My vision blurred as hot tears filled my eyes. I took a gulp of red wine and shuddered at the vinegary aftertaste. I was down to the last twenty bucks in my bank account. I couldn’t afford the good stuff. Not unless I drew on the money Rook had left me, and I just couldn’t.
“Honey, it’s been three months without even a text. Maybe it’s time to let him go. You need to start living again.”
“I can’t.” I released the bag of cheese and dropped my face into my hands. The tears I’d been holding at bay fell freely. My chest heaved with ragged sobs.
If I didn’t sort myself out soon, the girls would stage an intervention. They’d force me to do everyday things as if I hadn’t had my heart ripped from my chest and stomped on. How was I supposed to pretend everything was fine?

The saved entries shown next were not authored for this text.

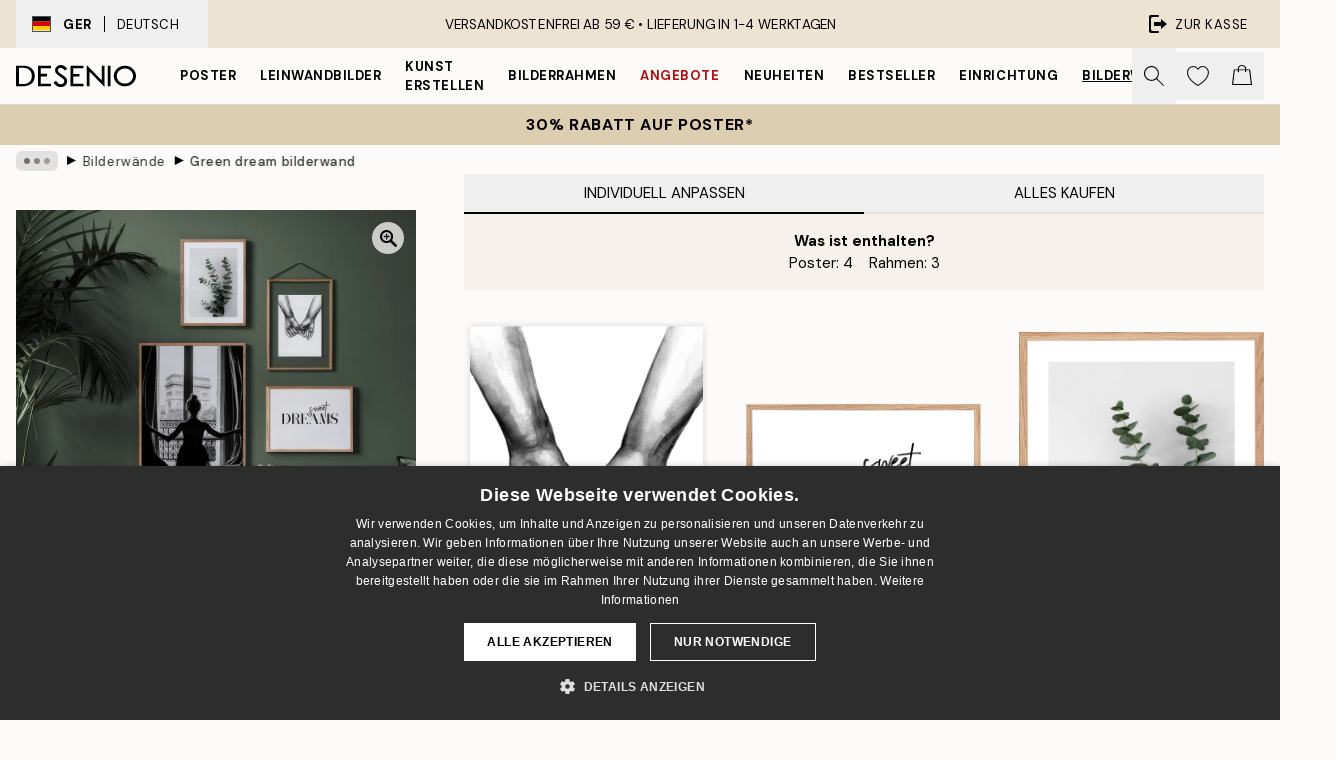

--- FILE ---
content_type: image/svg+xml
request_url: https://desenio.de/_next/static/media/search.6ab51709.svg
body_size: 372
content:
<svg xmlns="http://www.w3.org/2000/svg" width="141" height="141" fill="none"><path d="M140.169 137.506v-1.816L92.341 87.037l.26-.425 2.531-3.753 3.343-5.144c7.979-14.56 8.582-31.667 1.661-46.926C93.235 15.575 80.047 4.811 63.961 1.262 46.269-2.643 28.108 2.64 15.371 15.391 2.64 28.135-2.637 46.321 1.257 64.031c3.546 16.123 14.329 29.337 29.572 36.246 15.249 6.915 32.306 6.299 46.801-1.696 1.782-.984 3.495-2.191 5.151-3.359 1.212-.857 2.468-1.74 3.736-2.521l.425-.26 48.603 47.879h1.814c1.376-.604 2.201-1.429 2.804-2.807l.006-.007zm-87.595-40.1c-24.675 0-44.746-20.098-44.746-44.793S27.899 7.815 52.575 7.815 97.32 27.913 97.32 52.608 77.244 97.4 52.575 97.4v.006z" fill="#000"/></svg>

“Here’s what you’re going to do,” Daisy said firmly.
“You’re going to shower. And I don’t mean splash water on your face and spray your armpits with deodorant.
I mean an everything shower. Exfoliate, shave, and for God’s sake, woman, wash your hair.
Twice. Who knows what critters are nesting in there. ”
“Hey!” I snapped.
“I’m not done. Then, you’re going to put on a bucketload of makeup and a slutty dress, one that makes your tits look huge. Wear heels—tall ones. Meet Beth and me at Velvet and Vine in two hours, or I’ll come over there and style you myself.”
A shudder rippled through me. The last time I’d let Daisy help me get ready was prom. My own mother didn’t recognize the redhead in the photos with my date.
“Okay. I’ll come out. Just…don’t expect much from me. I’m not in the business of making miracles happen.”
But spending time with my friends wasn’t a terrible idea. If anyone could breathe life into the corpse I’d become, it was my girls.